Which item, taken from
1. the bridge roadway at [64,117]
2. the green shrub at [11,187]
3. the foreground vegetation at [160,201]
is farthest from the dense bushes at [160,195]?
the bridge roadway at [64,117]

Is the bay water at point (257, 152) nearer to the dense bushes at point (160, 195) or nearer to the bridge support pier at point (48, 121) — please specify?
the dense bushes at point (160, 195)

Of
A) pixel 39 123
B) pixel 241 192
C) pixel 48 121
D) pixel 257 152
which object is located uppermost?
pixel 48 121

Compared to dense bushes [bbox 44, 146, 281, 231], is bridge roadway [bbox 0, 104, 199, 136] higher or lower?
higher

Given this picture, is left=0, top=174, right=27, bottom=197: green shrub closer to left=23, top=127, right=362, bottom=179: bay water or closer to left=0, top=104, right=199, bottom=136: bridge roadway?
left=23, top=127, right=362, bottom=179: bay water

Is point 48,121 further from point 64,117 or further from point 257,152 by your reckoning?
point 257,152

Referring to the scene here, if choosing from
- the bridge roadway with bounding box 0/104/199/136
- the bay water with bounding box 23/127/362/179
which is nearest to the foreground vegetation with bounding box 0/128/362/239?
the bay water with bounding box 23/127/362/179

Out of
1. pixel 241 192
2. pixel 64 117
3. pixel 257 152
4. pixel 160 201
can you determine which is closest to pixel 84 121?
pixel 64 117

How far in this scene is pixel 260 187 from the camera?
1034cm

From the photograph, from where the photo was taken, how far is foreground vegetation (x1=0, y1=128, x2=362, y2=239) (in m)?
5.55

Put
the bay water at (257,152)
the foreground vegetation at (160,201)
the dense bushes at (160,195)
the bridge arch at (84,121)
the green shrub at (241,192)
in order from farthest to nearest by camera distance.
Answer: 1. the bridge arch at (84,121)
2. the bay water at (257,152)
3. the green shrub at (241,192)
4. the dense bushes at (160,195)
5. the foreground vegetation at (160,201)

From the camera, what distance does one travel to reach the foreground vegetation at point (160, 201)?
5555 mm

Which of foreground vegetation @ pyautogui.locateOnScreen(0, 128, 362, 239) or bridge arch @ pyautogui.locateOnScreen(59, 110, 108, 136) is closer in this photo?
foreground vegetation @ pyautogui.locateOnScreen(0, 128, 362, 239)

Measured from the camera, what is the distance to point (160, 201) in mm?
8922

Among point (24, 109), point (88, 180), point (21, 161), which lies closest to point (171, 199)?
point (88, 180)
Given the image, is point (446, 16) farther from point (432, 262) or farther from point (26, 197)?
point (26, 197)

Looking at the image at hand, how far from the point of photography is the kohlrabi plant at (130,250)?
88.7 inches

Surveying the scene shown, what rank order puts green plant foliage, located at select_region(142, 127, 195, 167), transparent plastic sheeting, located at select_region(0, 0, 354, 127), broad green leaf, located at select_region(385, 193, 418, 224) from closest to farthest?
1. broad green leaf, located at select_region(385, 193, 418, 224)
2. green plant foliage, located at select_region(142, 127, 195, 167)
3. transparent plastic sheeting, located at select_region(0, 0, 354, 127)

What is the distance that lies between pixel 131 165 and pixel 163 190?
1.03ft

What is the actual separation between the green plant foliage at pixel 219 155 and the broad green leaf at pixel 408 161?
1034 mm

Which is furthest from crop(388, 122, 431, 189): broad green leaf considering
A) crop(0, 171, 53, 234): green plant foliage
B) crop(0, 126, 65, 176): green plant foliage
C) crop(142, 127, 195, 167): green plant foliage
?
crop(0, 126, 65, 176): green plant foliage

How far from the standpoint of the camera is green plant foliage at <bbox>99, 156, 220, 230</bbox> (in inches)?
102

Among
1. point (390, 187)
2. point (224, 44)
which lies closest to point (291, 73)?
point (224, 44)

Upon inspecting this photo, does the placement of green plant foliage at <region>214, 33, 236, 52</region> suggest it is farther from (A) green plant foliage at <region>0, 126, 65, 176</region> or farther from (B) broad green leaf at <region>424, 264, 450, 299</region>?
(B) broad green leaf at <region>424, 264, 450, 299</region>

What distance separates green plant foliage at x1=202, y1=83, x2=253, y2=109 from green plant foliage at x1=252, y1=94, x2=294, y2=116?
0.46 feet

---------------

Work required. Arrange every line of the entries above as a Markdown table with the columns Row and Text. Number the rows in order and leave out the blank lines.

Solution for this problem.
| Row | Text |
|---|---|
| 1 | Which item, taken from |
| 2 | 1. the bridge roadway at [64,117] |
| 3 | 2. the green shrub at [11,187] |
| 4 | 3. the foreground vegetation at [160,201] |
| 5 | is farthest from the dense bushes at [160,195]? |
| 6 | the bridge roadway at [64,117] |
| 7 | Is the bay water at point (257, 152) nearer to the dense bushes at point (160, 195) or nearer to the bridge support pier at point (48, 121) — please specify? |
| 8 | the dense bushes at point (160, 195) |
| 9 | Of |
| 10 | A) pixel 39 123 |
| 11 | B) pixel 241 192 |
| 12 | C) pixel 48 121 |
| 13 | D) pixel 257 152 |
| 14 | which object is located uppermost? |
| 15 | pixel 48 121 |
| 16 | Compared to dense bushes [bbox 44, 146, 281, 231], is bridge roadway [bbox 0, 104, 199, 136] higher or lower? |
| 17 | higher |
| 18 | Given this picture, is left=0, top=174, right=27, bottom=197: green shrub closer to left=23, top=127, right=362, bottom=179: bay water or closer to left=0, top=104, right=199, bottom=136: bridge roadway? |
| 19 | left=23, top=127, right=362, bottom=179: bay water |
| 20 | Is point 48,121 further from point 64,117 or further from point 257,152 by your reckoning? |
| 21 | point 257,152 |
| 22 | Referring to the scene here, if choosing from |
| 23 | - the bridge roadway with bounding box 0/104/199/136 |
| 24 | - the bay water with bounding box 23/127/362/179 |
| 25 | which is nearest to the foreground vegetation with bounding box 0/128/362/239? |
| 26 | the bay water with bounding box 23/127/362/179 |
| 27 | Out of |
| 28 | 1. pixel 241 192 |
| 29 | 2. pixel 64 117 |
| 30 | 3. pixel 257 152 |
| 31 | 4. pixel 160 201 |
| 32 | can you determine which is closest to pixel 84 121? |
| 33 | pixel 64 117 |
| 34 | How far in this scene is pixel 260 187 from the camera? |
| 35 | 1034cm |
| 36 | From the photograph, from where the photo was taken, how far is foreground vegetation (x1=0, y1=128, x2=362, y2=239) (in m)? |
| 37 | 5.55 |
| 38 | Put |
| 39 | the bay water at (257,152) |
| 40 | the foreground vegetation at (160,201) |
| 41 | the dense bushes at (160,195) |
| 42 | the bridge arch at (84,121) |
| 43 | the green shrub at (241,192) |
| 44 | in order from farthest to nearest by camera distance. |
| 45 | Answer: 1. the bridge arch at (84,121) |
| 46 | 2. the bay water at (257,152) |
| 47 | 3. the green shrub at (241,192) |
| 48 | 4. the dense bushes at (160,195) |
| 49 | 5. the foreground vegetation at (160,201) |
| 50 | From the camera, what distance does one travel to reach the foreground vegetation at point (160, 201)? |
| 51 | 5555 mm |
| 52 | Which of foreground vegetation @ pyautogui.locateOnScreen(0, 128, 362, 239) or bridge arch @ pyautogui.locateOnScreen(59, 110, 108, 136) is closer in this photo? |
| 53 | foreground vegetation @ pyautogui.locateOnScreen(0, 128, 362, 239) |
| 54 | Measured from the camera, what is the distance to point (160, 201) in mm? |
| 55 | 8922 |
| 56 | Among point (24, 109), point (88, 180), point (21, 161), which lies closest to point (171, 199)? |
| 57 | point (88, 180) |
| 58 | Given the image, is point (446, 16) farther from point (432, 262) or farther from point (26, 197)? |
| 59 | point (26, 197) |
| 60 | Looking at the image at hand, how far from the point of photography is the kohlrabi plant at (130,250)? |
| 61 | 88.7 inches |
| 62 | Surveying the scene shown, what rank order puts green plant foliage, located at select_region(142, 127, 195, 167), transparent plastic sheeting, located at select_region(0, 0, 354, 127), broad green leaf, located at select_region(385, 193, 418, 224) from closest to farthest? |
| 63 | 1. broad green leaf, located at select_region(385, 193, 418, 224) |
| 64 | 2. green plant foliage, located at select_region(142, 127, 195, 167) |
| 65 | 3. transparent plastic sheeting, located at select_region(0, 0, 354, 127) |
| 66 | What is the distance that lies between pixel 131 165 and pixel 163 190? |
| 67 | 1.03ft |
| 68 | What is the actual separation between the green plant foliage at pixel 219 155 and the broad green leaf at pixel 408 161? |
| 69 | 1034 mm |
| 70 | Which is furthest from crop(388, 122, 431, 189): broad green leaf considering |
| 71 | A) crop(0, 171, 53, 234): green plant foliage |
| 72 | B) crop(0, 126, 65, 176): green plant foliage |
| 73 | C) crop(142, 127, 195, 167): green plant foliage |
| 74 | ? |
| 75 | crop(0, 126, 65, 176): green plant foliage |
| 76 | How far from the standpoint of the camera is green plant foliage at <bbox>99, 156, 220, 230</bbox> (in inches)? |
| 77 | 102 |
| 78 | Among |
| 79 | 1. point (390, 187) |
| 80 | 2. point (224, 44) |
| 81 | which lies closest to point (291, 73)? |
| 82 | point (224, 44) |
| 83 | Upon inspecting this photo, does the placement of green plant foliage at <region>214, 33, 236, 52</region> suggest it is farther from (A) green plant foliage at <region>0, 126, 65, 176</region> or farther from (B) broad green leaf at <region>424, 264, 450, 299</region>? |
| 84 | (B) broad green leaf at <region>424, 264, 450, 299</region> |
| 85 | What distance separates green plant foliage at x1=202, y1=83, x2=253, y2=109 from green plant foliage at x1=252, y1=94, x2=294, y2=116? |
| 86 | 0.46 feet |